Recent high-profile hacks, including the Gemini Calendar prompt-injection attack of 2026 and the September 2025 state-sponsored hack using Anthropic’s Claude code, have highlighted the coercion of human-in-the-loop agentic actions and fully autonomous agentic workflows as a new attack vector for hackers.
In the Anthropic case, approximately 30 organizations across tech, finance, manufacturing, and government were affected, with Anthropic’s threat team assessing that AI was used to carry out 80% to 90% of the operation, including reconnaissance, exploit development, credential harvesting, lateral movement, and data exfiltration.
The attackers hijacked an agentic setup and jailbroke it by decomposing the attack into small, seemingly benign tasks, persuading the model that it was conducting legitimate penetration testing. This highlights the need for robust security measures to prevent prompt injection and agent goal hijack attacks.

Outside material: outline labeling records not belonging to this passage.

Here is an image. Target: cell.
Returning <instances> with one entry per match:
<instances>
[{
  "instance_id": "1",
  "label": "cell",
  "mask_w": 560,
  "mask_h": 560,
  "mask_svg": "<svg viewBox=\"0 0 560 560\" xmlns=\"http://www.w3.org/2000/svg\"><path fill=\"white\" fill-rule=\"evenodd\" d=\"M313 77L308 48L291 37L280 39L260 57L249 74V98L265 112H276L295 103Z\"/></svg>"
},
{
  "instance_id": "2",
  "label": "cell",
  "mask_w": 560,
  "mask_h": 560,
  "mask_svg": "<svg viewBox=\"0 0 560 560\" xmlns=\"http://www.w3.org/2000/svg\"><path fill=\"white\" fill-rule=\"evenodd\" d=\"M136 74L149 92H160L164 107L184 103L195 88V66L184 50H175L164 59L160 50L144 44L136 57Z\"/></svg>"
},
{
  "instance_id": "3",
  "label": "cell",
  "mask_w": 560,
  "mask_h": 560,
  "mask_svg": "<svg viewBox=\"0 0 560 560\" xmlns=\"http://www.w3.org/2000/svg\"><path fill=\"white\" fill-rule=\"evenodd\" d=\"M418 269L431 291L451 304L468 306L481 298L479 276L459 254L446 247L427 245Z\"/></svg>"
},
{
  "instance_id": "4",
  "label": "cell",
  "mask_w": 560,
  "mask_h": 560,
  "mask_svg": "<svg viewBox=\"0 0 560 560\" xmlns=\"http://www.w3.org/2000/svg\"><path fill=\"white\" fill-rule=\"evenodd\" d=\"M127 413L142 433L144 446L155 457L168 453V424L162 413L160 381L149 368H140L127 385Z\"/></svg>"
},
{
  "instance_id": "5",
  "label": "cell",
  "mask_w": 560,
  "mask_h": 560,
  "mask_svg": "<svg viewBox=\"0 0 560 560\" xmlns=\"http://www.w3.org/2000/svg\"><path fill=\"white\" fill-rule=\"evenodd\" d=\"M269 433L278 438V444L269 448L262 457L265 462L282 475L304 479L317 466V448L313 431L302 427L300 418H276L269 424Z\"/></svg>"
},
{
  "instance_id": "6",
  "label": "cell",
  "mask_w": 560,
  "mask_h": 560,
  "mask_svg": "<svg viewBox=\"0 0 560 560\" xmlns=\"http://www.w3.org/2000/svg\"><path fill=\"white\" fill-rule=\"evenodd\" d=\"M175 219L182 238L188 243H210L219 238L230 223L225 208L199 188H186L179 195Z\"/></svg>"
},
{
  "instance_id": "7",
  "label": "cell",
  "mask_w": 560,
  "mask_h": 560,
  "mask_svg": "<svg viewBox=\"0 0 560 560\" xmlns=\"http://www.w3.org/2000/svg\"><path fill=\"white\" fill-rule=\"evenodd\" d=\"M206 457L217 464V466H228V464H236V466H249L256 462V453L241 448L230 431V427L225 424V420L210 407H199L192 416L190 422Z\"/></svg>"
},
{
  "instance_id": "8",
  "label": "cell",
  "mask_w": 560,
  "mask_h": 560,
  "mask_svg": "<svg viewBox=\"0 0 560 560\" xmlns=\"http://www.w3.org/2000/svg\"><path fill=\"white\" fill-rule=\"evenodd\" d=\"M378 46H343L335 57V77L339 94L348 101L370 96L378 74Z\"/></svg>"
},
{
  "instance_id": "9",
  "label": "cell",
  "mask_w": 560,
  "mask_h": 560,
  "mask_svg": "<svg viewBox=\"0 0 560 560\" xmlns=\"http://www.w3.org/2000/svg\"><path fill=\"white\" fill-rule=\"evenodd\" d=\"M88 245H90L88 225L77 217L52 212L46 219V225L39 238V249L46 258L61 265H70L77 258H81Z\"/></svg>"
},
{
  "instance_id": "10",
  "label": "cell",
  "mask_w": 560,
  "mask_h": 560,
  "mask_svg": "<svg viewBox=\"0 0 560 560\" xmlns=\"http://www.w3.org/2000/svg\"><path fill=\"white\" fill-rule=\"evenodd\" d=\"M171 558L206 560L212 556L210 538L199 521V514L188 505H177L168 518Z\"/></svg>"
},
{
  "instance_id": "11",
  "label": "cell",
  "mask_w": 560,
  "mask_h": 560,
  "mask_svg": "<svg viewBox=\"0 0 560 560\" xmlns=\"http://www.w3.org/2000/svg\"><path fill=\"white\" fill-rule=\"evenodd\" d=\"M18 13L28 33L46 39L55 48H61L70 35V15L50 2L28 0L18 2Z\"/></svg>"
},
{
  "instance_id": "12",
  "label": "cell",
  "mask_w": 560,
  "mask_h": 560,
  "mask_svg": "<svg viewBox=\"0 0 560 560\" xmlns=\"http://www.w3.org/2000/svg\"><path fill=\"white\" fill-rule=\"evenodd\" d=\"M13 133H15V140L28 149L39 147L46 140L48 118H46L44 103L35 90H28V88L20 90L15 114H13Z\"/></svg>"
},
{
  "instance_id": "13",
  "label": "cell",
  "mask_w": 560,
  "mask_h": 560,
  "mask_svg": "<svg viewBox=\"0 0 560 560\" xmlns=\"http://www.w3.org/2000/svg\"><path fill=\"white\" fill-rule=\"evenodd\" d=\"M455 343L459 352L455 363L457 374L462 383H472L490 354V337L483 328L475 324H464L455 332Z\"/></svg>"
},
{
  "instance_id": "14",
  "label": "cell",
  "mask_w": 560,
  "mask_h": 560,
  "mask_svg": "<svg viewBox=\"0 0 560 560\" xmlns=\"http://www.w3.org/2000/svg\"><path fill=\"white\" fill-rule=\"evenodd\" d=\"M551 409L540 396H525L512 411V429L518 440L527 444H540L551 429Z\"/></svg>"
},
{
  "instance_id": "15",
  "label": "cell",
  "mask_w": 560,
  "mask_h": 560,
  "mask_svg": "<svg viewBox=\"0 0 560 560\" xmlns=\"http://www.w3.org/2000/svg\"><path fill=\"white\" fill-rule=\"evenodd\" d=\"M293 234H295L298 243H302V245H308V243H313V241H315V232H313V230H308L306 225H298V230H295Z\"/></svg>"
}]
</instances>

Security communities have been warning about the risks of prompt injection and agent goal hijack for several years, with multiple OWASP Top 10 reports highlighting the risks of identity and privilege abuse and human-agent trust exploitation.
Guidance from the NCSC and CISA emphasizes the need for a lifecycle approach to managing the risks associated with generative AI, including design, development, deployment, and operations. The EU AI Act has turned this into law for high-risk AI systems, requiring continuous risk management, robust data governance, logging, and cybersecurity controls.